This report examines the strategies Housing Credit agencies adopt to foster and encourage supportive housing development within their QAPs by harnessing the potential of the Low Income Housing Tax Credit (LIHTC).
It also highlights significant national trends and changes made within QAPs. Full details and breakdowns in a state-by-state chart is available to download online in The Pipeline.
This new report builds on our assessment of 2016 Qualified Allocation Plan (QAP) policies. The report examines the strategies Housing Credit agencies adopted to foster and encourage supportive housing development within QAPs for the LIHTC (Housing Credit), highlighting significant national trends and changes made within QAPs.

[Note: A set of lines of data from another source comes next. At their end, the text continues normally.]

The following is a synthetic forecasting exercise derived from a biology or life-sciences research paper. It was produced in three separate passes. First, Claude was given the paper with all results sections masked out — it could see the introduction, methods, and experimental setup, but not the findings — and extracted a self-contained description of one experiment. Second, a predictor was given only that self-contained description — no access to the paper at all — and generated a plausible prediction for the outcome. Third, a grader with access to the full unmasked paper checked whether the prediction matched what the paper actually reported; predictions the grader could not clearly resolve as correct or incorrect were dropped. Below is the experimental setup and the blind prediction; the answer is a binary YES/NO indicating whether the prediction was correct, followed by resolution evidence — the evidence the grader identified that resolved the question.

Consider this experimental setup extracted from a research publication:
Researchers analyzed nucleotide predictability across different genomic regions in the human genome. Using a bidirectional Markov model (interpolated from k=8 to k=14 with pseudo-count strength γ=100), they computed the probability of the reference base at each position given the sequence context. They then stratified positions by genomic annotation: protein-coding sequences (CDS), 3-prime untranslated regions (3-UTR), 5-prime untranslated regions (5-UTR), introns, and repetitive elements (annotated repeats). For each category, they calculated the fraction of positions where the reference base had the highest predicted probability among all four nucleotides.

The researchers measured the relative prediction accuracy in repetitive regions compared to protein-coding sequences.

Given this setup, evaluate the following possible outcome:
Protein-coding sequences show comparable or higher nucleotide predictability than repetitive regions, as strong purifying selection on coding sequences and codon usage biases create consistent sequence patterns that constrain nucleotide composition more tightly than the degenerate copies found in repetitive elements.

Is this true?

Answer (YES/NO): NO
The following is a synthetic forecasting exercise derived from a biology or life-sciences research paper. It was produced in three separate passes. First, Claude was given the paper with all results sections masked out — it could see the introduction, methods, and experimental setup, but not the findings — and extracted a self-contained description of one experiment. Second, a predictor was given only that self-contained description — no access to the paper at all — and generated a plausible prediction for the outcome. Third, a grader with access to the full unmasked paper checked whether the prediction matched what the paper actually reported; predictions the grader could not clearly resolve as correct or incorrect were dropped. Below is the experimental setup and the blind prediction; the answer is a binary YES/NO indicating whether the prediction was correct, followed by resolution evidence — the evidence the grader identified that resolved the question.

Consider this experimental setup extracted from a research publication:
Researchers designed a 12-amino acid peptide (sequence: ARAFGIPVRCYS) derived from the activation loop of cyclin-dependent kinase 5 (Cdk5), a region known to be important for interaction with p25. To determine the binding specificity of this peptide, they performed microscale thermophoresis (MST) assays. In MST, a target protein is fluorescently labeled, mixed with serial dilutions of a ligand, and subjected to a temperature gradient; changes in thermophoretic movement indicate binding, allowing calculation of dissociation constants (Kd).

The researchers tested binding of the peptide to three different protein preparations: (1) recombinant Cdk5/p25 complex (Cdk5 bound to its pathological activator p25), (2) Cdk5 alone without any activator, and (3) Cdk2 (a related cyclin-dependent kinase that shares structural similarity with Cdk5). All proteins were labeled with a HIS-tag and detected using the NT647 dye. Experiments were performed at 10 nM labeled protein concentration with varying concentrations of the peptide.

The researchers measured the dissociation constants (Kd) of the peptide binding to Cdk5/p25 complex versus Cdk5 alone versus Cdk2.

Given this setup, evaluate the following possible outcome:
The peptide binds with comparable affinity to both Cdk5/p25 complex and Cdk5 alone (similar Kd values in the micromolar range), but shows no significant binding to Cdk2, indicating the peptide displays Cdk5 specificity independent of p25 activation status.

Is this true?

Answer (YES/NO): NO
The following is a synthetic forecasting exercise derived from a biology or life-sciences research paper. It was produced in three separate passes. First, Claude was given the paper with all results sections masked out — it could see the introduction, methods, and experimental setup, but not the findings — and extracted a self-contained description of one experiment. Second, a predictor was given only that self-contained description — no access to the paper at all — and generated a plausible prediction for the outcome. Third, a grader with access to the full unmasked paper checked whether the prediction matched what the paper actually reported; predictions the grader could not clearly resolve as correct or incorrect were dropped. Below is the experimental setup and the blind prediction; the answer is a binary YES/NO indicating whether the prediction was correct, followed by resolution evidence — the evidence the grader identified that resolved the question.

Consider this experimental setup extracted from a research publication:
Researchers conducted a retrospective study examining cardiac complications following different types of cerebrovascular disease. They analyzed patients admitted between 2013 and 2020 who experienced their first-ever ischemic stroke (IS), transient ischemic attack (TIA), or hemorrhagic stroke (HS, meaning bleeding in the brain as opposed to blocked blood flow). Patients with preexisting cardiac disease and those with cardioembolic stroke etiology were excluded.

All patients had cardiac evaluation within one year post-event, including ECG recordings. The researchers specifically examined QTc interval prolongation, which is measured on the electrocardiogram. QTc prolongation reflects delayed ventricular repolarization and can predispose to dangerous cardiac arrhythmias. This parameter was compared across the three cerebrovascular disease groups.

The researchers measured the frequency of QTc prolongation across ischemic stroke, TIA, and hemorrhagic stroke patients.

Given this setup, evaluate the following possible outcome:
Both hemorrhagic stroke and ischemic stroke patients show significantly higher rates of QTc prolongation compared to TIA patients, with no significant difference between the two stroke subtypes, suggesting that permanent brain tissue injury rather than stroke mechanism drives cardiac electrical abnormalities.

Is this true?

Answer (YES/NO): NO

Supportive housing – combining affordable housing with services to help people who face complex challenges live with stability, autonomy and dignity – is a proven, cost-effective way to end homelessness. By providing people who are chronically homeless or have other special needs with a way out of expensive emergency public services and back into their own homes and communities, supportive housing not only improves the lives of its residents but also generates significant public savings. Communities across the country have identified expanding availability of supportive housing as critical to their efforts to end homelessness.
This report represents one element of CSH’s ongoing efforts to analyze and share information regarding the role of federal Housing Credits in financing supportive housing development and addressing the need of special needs populations.
In this report, CSH identifies a variety of innovative Housing Credit policy approaches to supportive housing.
New Jersey’s credit allocation is $21,051,331. New Jersey sets aside 20% of supportive housing for projects allocated to senior projects. The state also sets aside 12.5% of annual authority for projects with 10 units or 25% of units for special needs housing. The state offers a 5% increase in the developer fee for supportive housing cycle projects.
The supportive housing focused scoring incentives in the supportive housing cycle are:
5 points to developments that require social service plans.
2 points for providing education or job training.
2 points for dedicating 100% of the units to permanent supportive housing.
2 points for evidence of rental assistance funding commitments for all special needs units.
2 points for integrated living opportunities.
5 points for exceeding the living standards of an SRO.
And In the regular cycle:
6 points to provision of social services.
3 points to projects that rent 5 units or 5% to homeless individuals or families.
2 points to projects that give preference to the PHA waiting list.
2 points to projects that rent 5 units or 5% to individuals or families who are disabled and leaving institutions under the Olmstead Decision.